→ TEXT EXTRACT:
The baseline provided in this project already implements a cell list, but it is inefficient (no SIMD/OpenMP) and awaits your optimization.

2. Task Definition

Implement the function:

void compute_forces_optimized(ParticleSystem *sys);

Input: sys already contains filled pos[N] (particle positions), n (number of particles), box (box side length)

Output: Fill sys->force[N] so that the net force on each particle satisfies a relative error $< 10^{-6}$ (compared with the baseline)

Constraints:

Do not use numerical libraries such as BLAS / FFTW / Intel MKL
You may only modify src/optimized.c and the numactl configuration file (see below); all other modifications will be ignored
Do not attack or forge data

3. Input Parameters

init_particles(N, density, seed) places $N$ particles in a cubic box of $[0, L)^3$ :

Box side length $L = (N / \rho)^{1/3}$ , where $\rho$ is the density (default 0.5)
Initial particle positions: placed on a cubic lattice with spacing $L/\lceil N^{1/3} \rceil$ + 10% Gaussian jitter (to avoid divergent forces from overlapping particles)
Force conservation: theoretically $\sum_i \vec{F}_i = \vec{0}$ (the evaluation will check this)

Evaluation scales: $N \in \{2 \times 10^6, 4 \times 10^6, 8 \times 10^6\}$

For each size $N_i$ , bench.sh records one measured baseline time $B_i$ without a baseline warmup. It records the best optimized time $O_i$ over 5 measured runs, after one optimized warmup. The per-size speedup is:

$s_i = \frac{B_i}{O_i}$

The final score uses the geometric mean of the per-size speedups:

$\text{GeoSpeedup} = \exp\left(\frac{1}{k}\sum_{i=1}^{k}\ln(s_i)\right)$

bench.sh computes GeoSpeedup from the full-precision per-size ratios and rounds only the printed result to two decimals. This is equivalent to $(s_1s_2\cdots s_k)^{1/k}$ , but the log form is more numerically stable.

4. Local Testing

4.1 Build

make            # Compile all binaries into bin/

4.2 Correctness Verification

make correctness    # brute-force vs baseline, small scale (512, 1000, 2000)

→ TASK A: Copy out, unchanged, everything in the entries below from the line containing "How far in distance" down to the end of the final entry.

→ SUPPLIED INFORMATION:

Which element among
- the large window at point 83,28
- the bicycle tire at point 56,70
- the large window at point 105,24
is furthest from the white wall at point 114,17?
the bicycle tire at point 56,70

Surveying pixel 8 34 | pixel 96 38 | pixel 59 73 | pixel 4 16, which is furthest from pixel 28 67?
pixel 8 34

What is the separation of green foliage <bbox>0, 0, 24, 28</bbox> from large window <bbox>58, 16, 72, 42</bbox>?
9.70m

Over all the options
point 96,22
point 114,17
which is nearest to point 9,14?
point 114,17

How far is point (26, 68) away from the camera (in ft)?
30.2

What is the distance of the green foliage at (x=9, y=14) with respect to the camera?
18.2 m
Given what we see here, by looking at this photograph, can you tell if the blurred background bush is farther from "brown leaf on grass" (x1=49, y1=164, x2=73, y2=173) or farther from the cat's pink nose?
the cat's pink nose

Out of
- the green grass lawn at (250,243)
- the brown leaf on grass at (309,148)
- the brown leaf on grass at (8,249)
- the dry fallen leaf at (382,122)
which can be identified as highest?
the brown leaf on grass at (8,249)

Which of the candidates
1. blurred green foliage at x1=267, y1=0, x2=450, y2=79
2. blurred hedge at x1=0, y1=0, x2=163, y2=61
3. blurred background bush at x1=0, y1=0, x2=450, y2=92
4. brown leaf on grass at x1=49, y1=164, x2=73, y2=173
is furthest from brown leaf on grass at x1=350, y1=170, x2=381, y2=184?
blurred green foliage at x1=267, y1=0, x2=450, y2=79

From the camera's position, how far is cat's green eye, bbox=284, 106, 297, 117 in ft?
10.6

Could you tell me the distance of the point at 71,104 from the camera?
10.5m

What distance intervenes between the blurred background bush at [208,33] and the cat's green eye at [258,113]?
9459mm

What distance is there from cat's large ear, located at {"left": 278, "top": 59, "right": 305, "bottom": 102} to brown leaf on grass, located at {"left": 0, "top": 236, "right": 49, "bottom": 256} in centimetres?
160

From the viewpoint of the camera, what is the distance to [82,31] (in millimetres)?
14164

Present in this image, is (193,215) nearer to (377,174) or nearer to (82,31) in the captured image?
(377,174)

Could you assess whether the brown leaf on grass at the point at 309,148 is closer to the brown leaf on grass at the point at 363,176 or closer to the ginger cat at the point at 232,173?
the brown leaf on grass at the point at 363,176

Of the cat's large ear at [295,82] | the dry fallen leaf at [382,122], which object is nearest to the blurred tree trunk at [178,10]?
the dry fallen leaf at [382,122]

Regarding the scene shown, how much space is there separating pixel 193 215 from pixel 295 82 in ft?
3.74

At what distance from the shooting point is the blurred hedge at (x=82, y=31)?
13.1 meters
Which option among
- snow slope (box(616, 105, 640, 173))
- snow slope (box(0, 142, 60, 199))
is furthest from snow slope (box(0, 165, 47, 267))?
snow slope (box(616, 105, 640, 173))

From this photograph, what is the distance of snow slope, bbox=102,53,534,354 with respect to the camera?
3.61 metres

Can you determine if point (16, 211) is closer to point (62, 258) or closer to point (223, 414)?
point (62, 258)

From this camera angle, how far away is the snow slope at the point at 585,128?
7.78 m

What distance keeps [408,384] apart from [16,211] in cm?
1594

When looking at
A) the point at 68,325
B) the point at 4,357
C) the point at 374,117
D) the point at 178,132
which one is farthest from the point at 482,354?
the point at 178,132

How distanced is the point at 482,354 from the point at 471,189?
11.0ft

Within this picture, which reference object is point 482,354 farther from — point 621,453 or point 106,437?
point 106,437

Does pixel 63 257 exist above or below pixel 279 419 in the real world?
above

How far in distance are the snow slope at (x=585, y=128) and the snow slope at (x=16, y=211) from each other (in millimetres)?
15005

→ TASK B: Please condense the paragraph in the benchmark description that begins "For each size $N_i$ , bench.sh records" into a short list that keeps its main facts.

→ RIGHT ANSWER A:
How far in distance are the snow slope at (x=585, y=128) and the snow slope at (x=16, y=211) from each other (in millimetres)?
15005

→ RIGHT ANSWER B:
- For each size N_i, bench.sh takes one measured baseline time, B_i, with no baseline warmup.
- It runs one optimized warmup, then keeps the best optimized time, O_i, from 5 measured runs.
- These two times give the per-size speedup.